= Provided passage =
+---+

Henri Poincaré(1854 — 1912)
Henri Poincaré
France
9 min read
French mathematician, physicist and philosopher (1854-1912), considered the last universal genius of science. He founded algebraic topology, laid the foundations of special relativity, and discovered deterministic chaos.
Frequently asked questions
Famous Quotes
« Mathematics is the art of giving the same name to different things.»
« Logic is the hygiene of the mathematician, it is not his source of nourishment.»
Key Facts
- 1854: Born in Nancy into a family of the French intellectual elite
- 1881: Discovery of Fuchsian functions, founding hyperbolic geometry
- 1890: Discovery of deterministic chaos while studying the three-body problem
- 1904: Formulation of the Poincaré conjecture (proved by Perelman in 2003)
- 1905: Parallel publications to Einstein on the mathematical foundations of relativity
Works & Achievements
A memoir awarded the prize of King Oscar II of Sweden, in which Poincaré accidentally discovered deterministic chaos: small variations in initial conditions can produce radically different trajectories. This work laid the foundations of modern dynamical systems theory.

+---+

= Stated problem 1 =
In which city was Poincaré born, according to the Poincaré page?
= Stated problem 2 =
Rewrite the Poincaré page starting at "Henri Poincaré(1854 —" and ending at "Perelman in 2003)", substituting "dynamical instability" for "deterministic chaos".
Rely on nothing but the Poincaré page.

= Information provided =
+---+

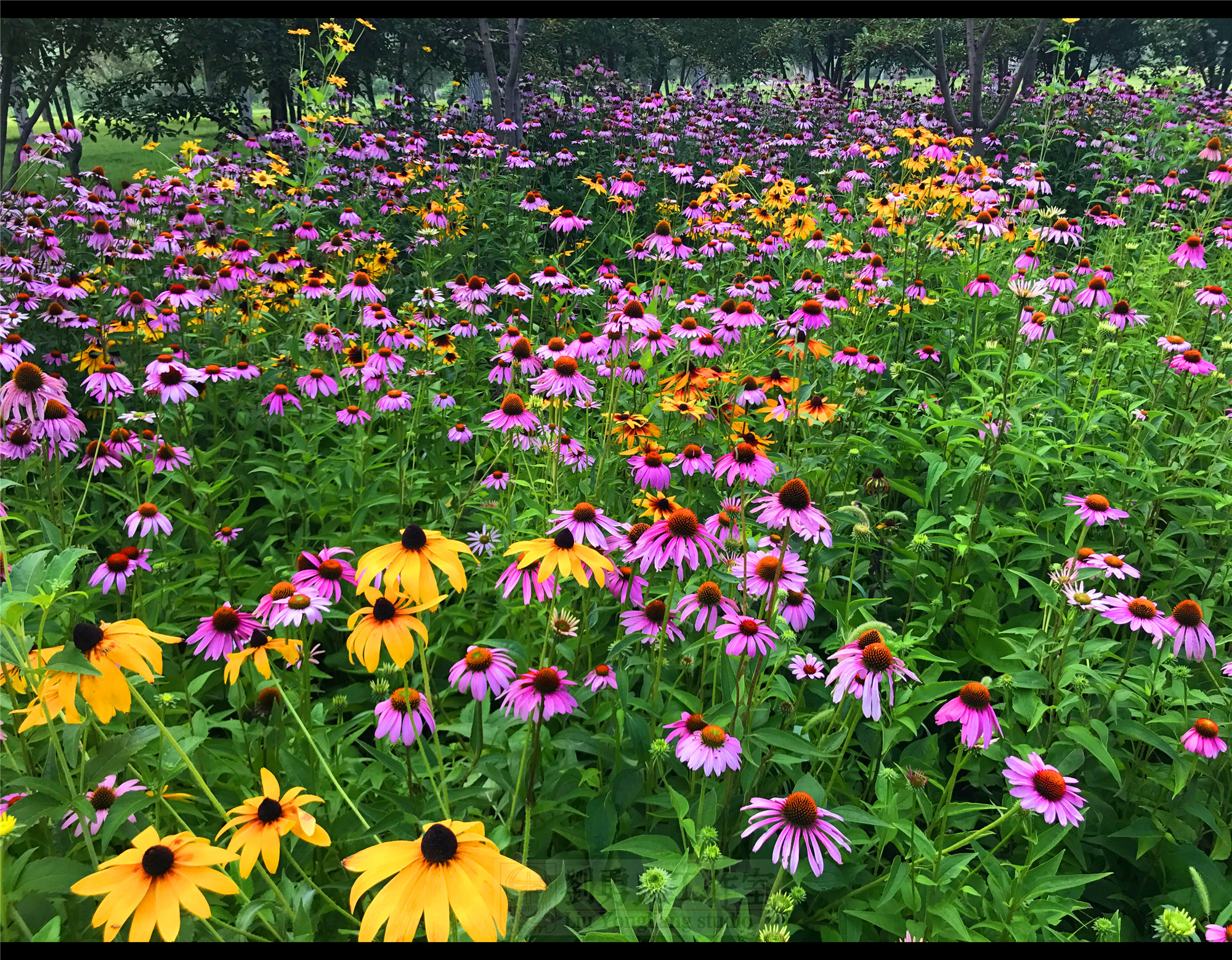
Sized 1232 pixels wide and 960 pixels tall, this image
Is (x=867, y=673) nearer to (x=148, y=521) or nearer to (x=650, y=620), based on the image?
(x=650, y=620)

+---+

= Reply 1 =
Nancy

= Reply 2 =
Henri Poincaré(1854 — 1912)
Henri Poincaré
France
9 min read
French mathematician, physicist and philosopher (1854-1912), considered the last universal genius of science. He founded algebraic topology, laid the foundations of special relativity, and discovered dynamical instability.
Frequently asked questions
Famous Quotes
« Mathematics is the art of giving the same name to different things.»
« Logic is the hygiene of the mathematician, it is not his source of nourishment.»
Key Facts
- 1854: Born in Nancy into a family of the French intellectual elite
- 1881: Discovery of Fuchsian functions, founding hyperbolic geometry
- 1890: Discovery of dynamical instability while studying the three-body problem
- 1904: Formulation of the Poincaré conjecture (proved by Perelman in 2003)